Copy every record word for word. Pictures are not part of the copy.

[[ Task inputs open ]]

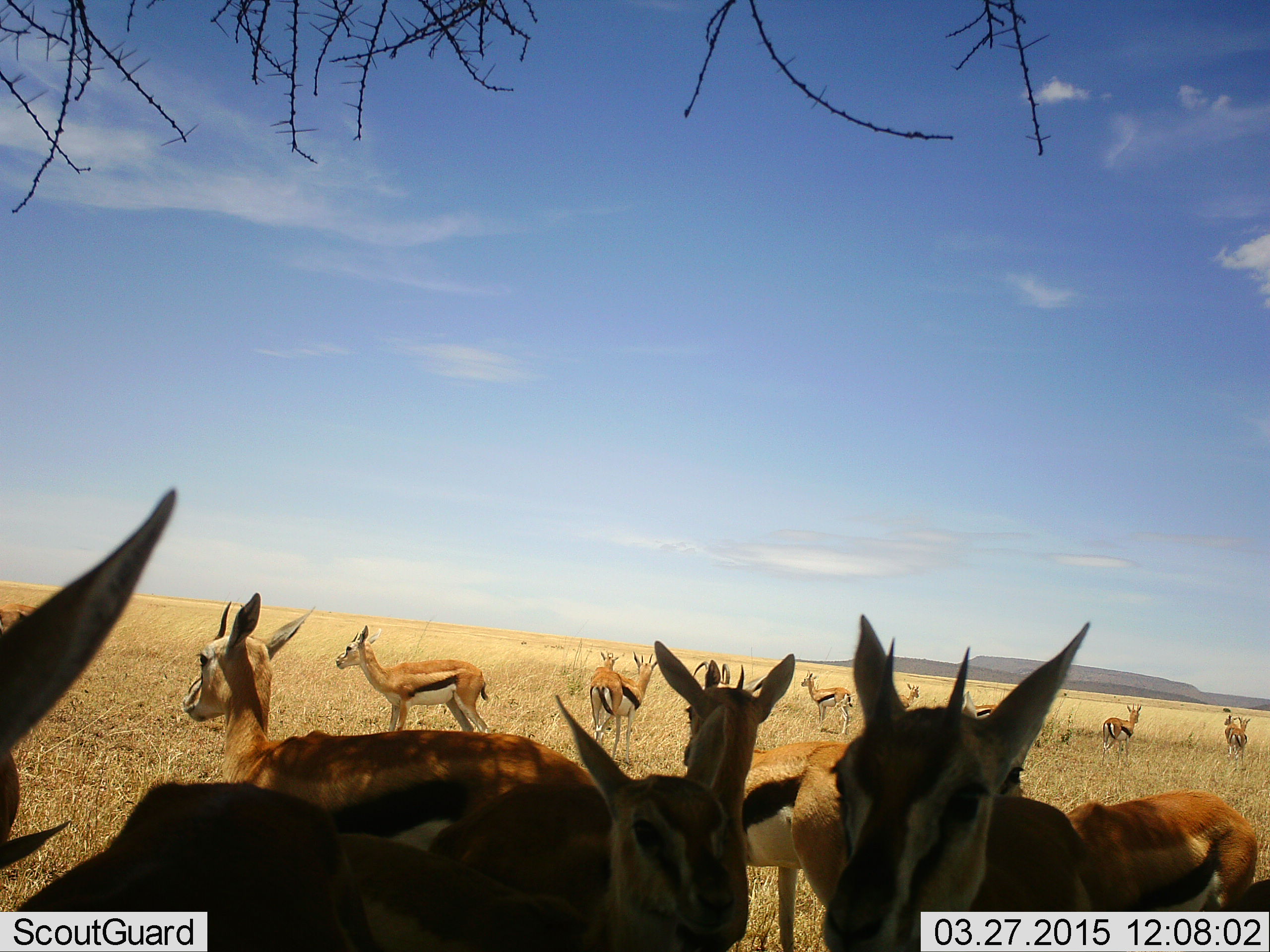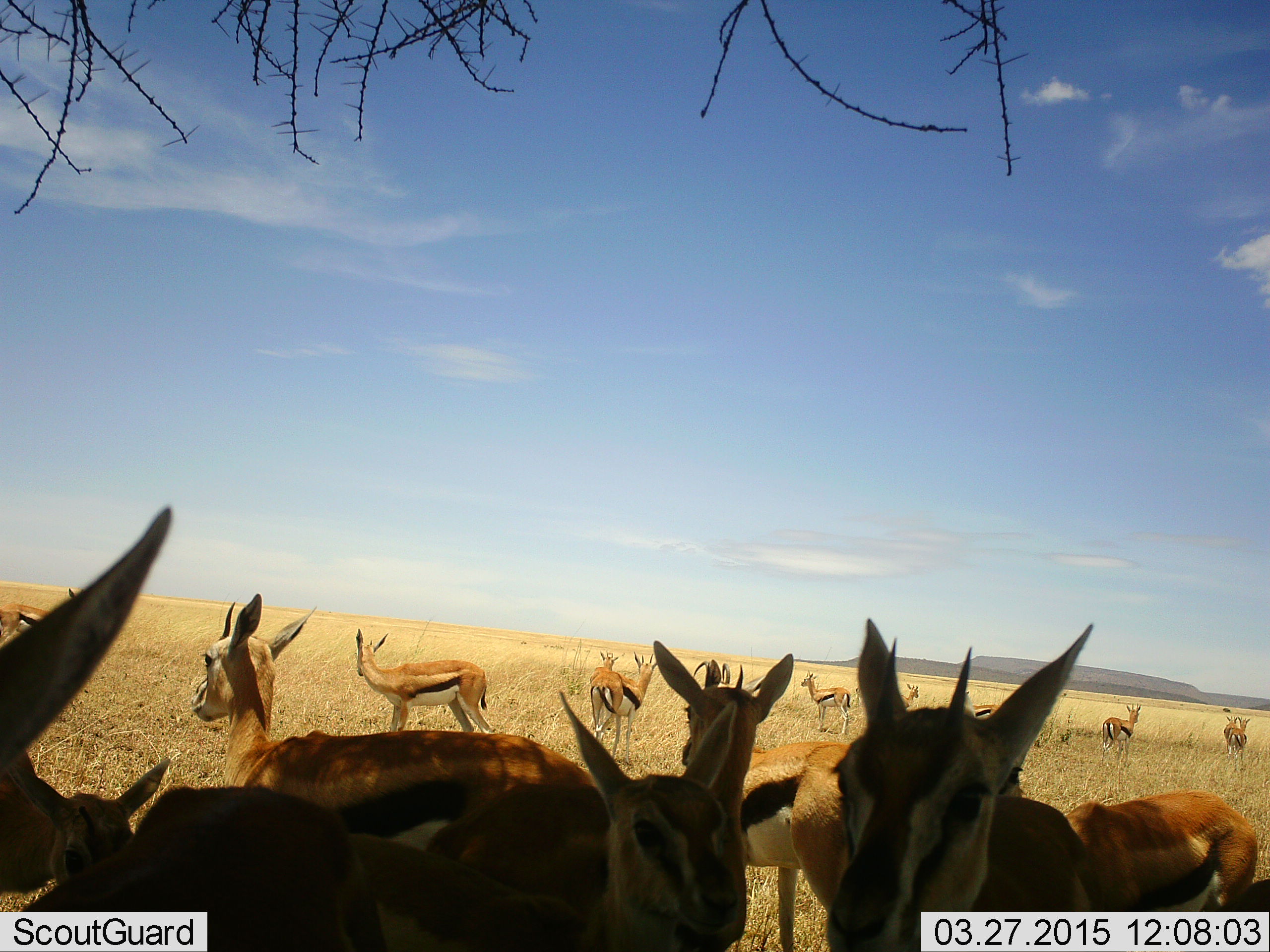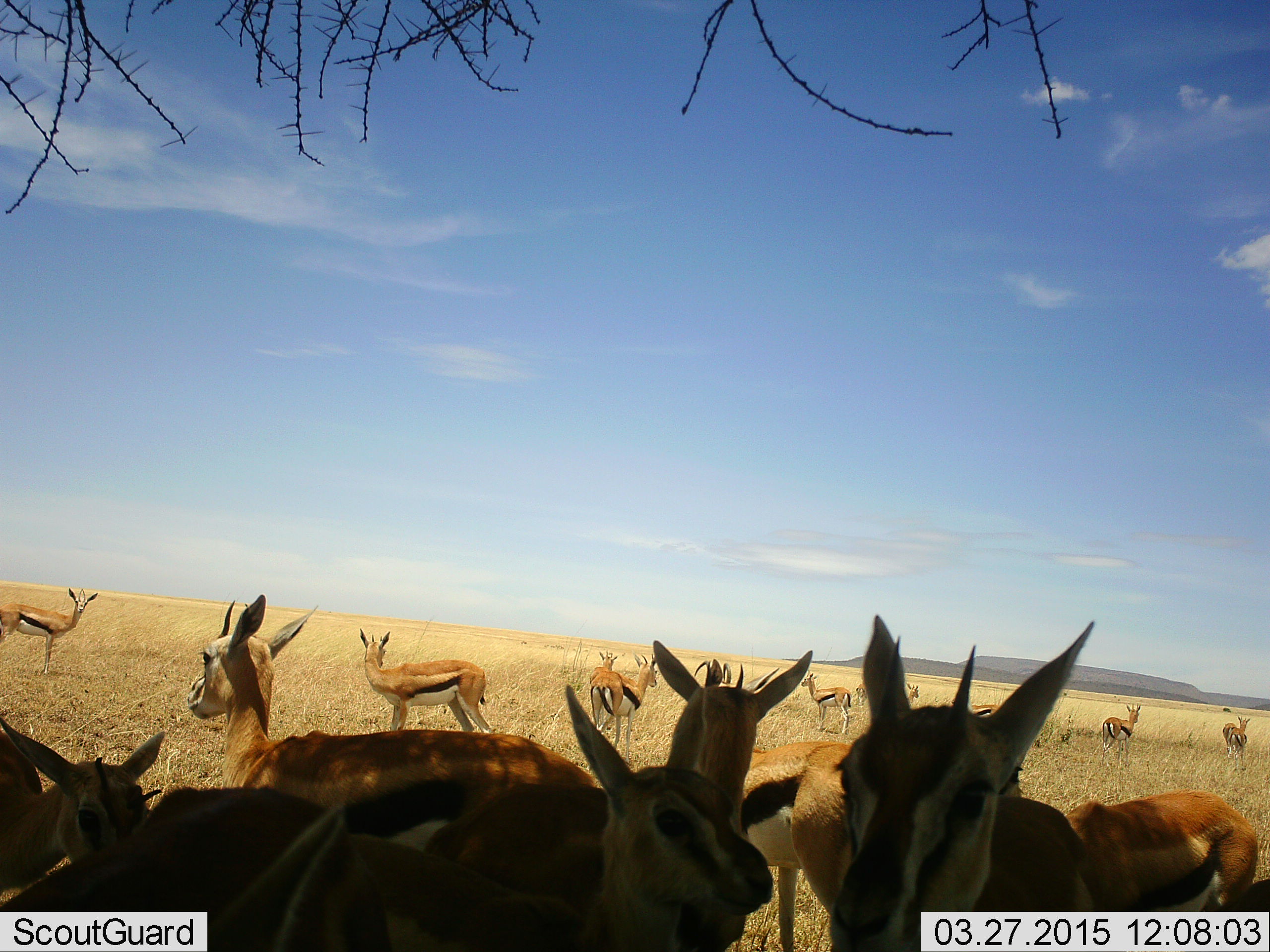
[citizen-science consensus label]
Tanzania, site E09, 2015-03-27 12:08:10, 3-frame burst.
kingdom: Animalia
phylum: Chordata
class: Mammalia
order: Artiodactyla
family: Bovidae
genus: Eudorcas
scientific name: Eudorcas thomsonii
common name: thomson's gazelle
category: gazellethomsons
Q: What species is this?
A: Gazellethomsons (thomson's gazelle) (Eudorcas thomsonii).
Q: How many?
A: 11-50.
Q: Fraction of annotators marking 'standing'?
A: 100%.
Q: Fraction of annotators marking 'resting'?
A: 10%.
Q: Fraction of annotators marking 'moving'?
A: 10%.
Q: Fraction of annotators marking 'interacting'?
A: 0%.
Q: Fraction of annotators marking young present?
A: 10%.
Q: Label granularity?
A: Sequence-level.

[[ Task inputs closed ]]

- **Response**:
[citizen-science consensus label]
Tanzania, site E09, 2015-03-27 12:08:10, 3-frame burst.
kingdom: Animalia
phylum: Chordata
class: Mammalia
order: Artiodactyla
family: Bovidae
genus: Eudorcas
scientific name: Eudorcas thomsonii
common name: thomson's gazelle
category: gazellethomsons
Q: What species is this?
A: Gazellethomsons (thomson's gazelle) (Eudorcas thomsonii).
Q: How many?
A: 11-50.
Q: Fraction of annotators marking 'standing'?
A: 100%.
Q: Fraction of annotators marking 'resting'?
A: 10%.
Q: Fraction of annotators marking 'moving'?
A: 10%.
Q: Fraction of annotators marking 'interacting'?
A: 0%.
Q: Fraction of annotators marking young present?
A: 10%.
Q: Label granularity?
A: Sequence-level.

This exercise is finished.